→ **Stated task 1**: In the stored data entries, edit the lines between the one holding "What is the extent" and the one holding "point (22, 184), point (147, 52), point", inclusive, so that "horse neck" becomes "horse's neck" with nothing else changed, and give back only those lines.

→ **Page**:
At the end of October, the NCAA approved a wave of changes for the benefit of student-athletes, including one that would allow conferences to offer up to $2,000 extra in scholarship money to athletes each year.

Now, the fate of that new rule remains uncertain, leaving high school student-athletes hoping to receive extra scholarship money in limbo.

Ninety-seven schools have signed a petition asking the NCAA to override the measure at January's annual NCAA convention, according to an Associated Press report from Wednesday. (Only 75 signatures were needed for the override challenge.)

If 125 schools sign the petition by Dec. 26, the new stipend will automatically be eliminated, the AP reports.

Why did the NCAA pass the stipend measure in the first place? One 2010 study from the National College Players Association estimated that athletic scholarships, which cover only tuition, room and board, and books, leave students paying roughly $3,000 out of pocket each year (depending, of course, on which school they're attending).

After discussing the possibility of a stipend at a two-day presidents' retreat over the summer, the NCAA board of directors implemented it on Oct. 27.

Remember, though, that just because the NCAA would allow conferences to offer the "full-cost" scholarships didn't mean they had to follow through.

Sure, you could argue that any conference that didn't offer their student-athletes extra scholarship money would be at a competitive disadvantage in recruiting, but is that much different from the current discrepancies between, say, Ohio State University and Ohio University, for example?

A Lucky Few?

Here's where the potential revocation of the stipend gets tricky.

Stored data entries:

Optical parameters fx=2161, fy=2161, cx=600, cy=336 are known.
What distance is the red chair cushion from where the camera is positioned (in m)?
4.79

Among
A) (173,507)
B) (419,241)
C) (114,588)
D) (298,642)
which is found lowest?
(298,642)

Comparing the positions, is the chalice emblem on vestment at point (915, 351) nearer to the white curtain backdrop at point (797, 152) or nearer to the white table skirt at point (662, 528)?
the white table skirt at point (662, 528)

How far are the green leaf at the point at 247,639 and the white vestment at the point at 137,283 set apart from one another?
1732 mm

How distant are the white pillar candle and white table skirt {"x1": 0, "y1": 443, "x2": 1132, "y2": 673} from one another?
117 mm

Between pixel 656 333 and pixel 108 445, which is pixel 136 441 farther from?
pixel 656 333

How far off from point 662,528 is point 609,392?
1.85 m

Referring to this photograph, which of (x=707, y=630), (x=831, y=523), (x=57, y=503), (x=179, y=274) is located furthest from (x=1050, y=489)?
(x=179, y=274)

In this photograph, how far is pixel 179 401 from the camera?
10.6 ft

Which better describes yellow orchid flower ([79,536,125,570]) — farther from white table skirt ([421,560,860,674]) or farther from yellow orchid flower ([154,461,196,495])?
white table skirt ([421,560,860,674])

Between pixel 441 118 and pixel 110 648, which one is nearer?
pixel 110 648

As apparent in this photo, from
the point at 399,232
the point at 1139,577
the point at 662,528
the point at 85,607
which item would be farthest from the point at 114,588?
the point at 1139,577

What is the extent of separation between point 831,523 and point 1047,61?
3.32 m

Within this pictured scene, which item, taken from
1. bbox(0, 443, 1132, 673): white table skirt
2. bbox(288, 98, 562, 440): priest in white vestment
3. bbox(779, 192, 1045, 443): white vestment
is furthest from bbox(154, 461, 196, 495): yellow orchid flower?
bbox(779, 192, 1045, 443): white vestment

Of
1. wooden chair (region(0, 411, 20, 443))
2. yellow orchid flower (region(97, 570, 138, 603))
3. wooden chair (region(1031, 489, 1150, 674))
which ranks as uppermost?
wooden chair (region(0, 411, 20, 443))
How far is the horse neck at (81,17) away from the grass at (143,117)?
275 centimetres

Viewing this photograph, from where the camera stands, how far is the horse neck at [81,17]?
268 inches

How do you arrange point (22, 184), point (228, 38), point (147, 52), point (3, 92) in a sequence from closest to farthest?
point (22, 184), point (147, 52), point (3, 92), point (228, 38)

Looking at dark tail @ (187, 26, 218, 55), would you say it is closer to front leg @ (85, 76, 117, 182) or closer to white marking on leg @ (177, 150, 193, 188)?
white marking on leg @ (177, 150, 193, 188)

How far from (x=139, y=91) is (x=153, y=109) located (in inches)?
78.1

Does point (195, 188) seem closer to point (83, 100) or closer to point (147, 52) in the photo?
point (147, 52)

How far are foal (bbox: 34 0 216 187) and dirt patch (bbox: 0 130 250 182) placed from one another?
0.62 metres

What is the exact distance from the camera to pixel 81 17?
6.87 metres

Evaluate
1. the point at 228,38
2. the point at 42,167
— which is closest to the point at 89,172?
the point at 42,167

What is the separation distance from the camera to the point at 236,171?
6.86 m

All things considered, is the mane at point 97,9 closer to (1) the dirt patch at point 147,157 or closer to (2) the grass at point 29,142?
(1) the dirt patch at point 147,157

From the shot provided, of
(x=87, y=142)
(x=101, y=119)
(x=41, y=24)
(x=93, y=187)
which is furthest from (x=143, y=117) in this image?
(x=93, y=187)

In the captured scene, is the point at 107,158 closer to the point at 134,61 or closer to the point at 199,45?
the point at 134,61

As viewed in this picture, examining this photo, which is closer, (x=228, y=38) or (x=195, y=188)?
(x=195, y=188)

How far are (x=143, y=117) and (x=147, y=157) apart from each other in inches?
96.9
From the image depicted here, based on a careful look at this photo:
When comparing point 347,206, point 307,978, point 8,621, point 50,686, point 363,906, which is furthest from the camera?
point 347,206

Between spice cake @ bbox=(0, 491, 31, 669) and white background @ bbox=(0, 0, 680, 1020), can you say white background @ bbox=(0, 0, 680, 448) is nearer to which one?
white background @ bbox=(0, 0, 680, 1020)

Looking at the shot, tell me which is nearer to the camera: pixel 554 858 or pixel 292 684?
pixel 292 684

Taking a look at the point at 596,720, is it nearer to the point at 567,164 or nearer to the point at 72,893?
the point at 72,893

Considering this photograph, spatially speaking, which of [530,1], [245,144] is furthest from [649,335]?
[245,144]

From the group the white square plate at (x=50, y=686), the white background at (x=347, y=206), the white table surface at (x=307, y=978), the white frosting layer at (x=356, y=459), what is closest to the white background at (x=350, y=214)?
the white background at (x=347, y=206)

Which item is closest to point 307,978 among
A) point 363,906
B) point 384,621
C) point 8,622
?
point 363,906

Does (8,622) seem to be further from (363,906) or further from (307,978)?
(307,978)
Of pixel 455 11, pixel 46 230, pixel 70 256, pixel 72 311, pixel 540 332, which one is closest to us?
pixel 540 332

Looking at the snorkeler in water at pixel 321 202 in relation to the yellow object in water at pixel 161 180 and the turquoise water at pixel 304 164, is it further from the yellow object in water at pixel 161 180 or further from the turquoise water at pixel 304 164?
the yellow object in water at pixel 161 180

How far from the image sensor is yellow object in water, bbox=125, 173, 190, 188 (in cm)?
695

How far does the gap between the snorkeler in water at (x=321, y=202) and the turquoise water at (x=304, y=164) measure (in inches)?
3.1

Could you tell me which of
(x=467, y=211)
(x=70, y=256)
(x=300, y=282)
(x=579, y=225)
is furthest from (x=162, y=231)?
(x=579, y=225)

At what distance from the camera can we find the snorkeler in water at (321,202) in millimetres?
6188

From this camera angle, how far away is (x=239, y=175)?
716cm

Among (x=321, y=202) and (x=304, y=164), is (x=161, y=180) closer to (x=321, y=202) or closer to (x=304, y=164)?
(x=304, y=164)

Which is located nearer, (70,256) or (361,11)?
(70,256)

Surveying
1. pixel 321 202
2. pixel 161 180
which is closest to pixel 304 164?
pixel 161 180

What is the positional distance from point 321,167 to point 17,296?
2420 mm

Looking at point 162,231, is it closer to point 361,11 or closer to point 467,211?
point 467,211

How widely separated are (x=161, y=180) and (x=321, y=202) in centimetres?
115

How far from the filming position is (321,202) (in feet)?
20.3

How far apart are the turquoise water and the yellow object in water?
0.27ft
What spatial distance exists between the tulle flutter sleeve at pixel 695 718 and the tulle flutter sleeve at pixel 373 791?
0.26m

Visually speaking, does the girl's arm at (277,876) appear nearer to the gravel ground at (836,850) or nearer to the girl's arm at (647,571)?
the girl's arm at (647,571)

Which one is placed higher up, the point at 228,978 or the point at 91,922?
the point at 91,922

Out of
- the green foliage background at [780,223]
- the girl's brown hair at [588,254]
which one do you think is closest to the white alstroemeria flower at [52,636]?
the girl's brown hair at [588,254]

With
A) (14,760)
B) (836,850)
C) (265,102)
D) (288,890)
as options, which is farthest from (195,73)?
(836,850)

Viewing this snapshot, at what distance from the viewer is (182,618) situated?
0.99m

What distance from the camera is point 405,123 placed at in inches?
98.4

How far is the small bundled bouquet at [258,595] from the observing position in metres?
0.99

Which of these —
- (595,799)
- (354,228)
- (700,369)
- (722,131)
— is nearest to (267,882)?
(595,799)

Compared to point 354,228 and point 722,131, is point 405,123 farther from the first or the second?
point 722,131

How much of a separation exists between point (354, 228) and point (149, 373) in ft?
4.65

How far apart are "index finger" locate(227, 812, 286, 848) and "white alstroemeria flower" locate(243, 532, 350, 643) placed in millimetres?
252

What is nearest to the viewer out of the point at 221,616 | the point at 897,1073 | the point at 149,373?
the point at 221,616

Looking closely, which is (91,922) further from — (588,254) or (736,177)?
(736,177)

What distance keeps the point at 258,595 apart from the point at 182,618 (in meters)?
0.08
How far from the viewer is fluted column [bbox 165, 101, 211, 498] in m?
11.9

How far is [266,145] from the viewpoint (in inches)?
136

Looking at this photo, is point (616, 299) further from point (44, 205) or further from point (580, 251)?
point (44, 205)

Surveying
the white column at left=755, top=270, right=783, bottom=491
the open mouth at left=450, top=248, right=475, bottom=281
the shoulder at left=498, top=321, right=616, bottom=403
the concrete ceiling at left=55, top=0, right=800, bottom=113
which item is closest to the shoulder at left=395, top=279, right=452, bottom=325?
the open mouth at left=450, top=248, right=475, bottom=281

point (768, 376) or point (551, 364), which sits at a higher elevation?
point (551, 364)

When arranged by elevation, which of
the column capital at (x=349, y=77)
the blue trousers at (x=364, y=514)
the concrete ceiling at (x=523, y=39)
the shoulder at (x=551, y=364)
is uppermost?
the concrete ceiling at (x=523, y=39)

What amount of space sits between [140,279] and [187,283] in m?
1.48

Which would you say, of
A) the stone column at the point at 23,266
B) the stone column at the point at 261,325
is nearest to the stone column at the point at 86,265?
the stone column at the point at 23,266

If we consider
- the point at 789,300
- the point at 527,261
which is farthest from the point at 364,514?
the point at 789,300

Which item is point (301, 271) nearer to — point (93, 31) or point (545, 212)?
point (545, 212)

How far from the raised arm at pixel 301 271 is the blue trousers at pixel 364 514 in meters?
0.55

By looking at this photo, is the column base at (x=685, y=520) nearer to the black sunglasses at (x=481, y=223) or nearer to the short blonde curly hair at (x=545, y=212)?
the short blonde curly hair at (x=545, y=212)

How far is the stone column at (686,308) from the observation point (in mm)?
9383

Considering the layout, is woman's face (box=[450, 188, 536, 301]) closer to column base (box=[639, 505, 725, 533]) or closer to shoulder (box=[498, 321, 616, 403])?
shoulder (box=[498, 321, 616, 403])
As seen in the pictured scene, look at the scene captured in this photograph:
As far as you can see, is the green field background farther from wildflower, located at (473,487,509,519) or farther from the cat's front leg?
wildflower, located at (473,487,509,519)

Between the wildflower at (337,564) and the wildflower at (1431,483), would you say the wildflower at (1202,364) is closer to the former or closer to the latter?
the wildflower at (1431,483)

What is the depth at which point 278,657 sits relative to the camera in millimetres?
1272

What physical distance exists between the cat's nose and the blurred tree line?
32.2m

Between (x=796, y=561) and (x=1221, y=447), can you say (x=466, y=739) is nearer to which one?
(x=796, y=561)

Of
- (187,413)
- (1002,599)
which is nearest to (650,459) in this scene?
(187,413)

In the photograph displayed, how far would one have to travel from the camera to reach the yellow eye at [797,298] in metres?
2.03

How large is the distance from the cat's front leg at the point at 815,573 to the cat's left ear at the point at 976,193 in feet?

→ **Stated task 2**: Do these statements agree with the article on the NCAA stipend? Answer yes or no for each, quoting the words that decide it. (a) Ninety-seven schools signed the petition against the measure. (b) The stipend would be eliminated automatically if 75 schools signed the petition by Dec. 26. (c) The NCAA board of directors implemented the stipend on Oct. 27.

→ **Task answer 1**:
What is the extent of separation between point 831,523 and point 1047,61?
3.32 m

Within this pictured scene, which item, taken from
1. bbox(0, 443, 1132, 673): white table skirt
2. bbox(288, 98, 562, 440): priest in white vestment
3. bbox(779, 192, 1045, 443): white vestment
is furthest from bbox(154, 461, 196, 495): yellow orchid flower?
bbox(779, 192, 1045, 443): white vestment

Of
1. wooden chair (region(0, 411, 20, 443))
2. yellow orchid flower (region(97, 570, 138, 603))
3. wooden chair (region(1031, 489, 1150, 674))
which ranks as uppermost?
wooden chair (region(0, 411, 20, 443))
How far is the horse's neck at (81,17) away from the grass at (143,117)?
275 centimetres

Viewing this photograph, from where the camera stands, how far is the horse's neck at [81,17]?
268 inches

How do you arrange point (22, 184), point (228, 38), point (147, 52), point (3, 92) in a sequence from closest to farthest?
point (22, 184), point (147, 52), point (3, 92), point (228, 38)

→ **Task answer 2**:
(a) Yes: "Ninety-seven schools have signed a petition asking the NCAA to override the measure"
(b) No: "If 125 schools sign the petition by Dec. 26, the new stipend will automatically be eliminated"
(c) Yes: "the NCAA board of directors implemented it on Oct. 27"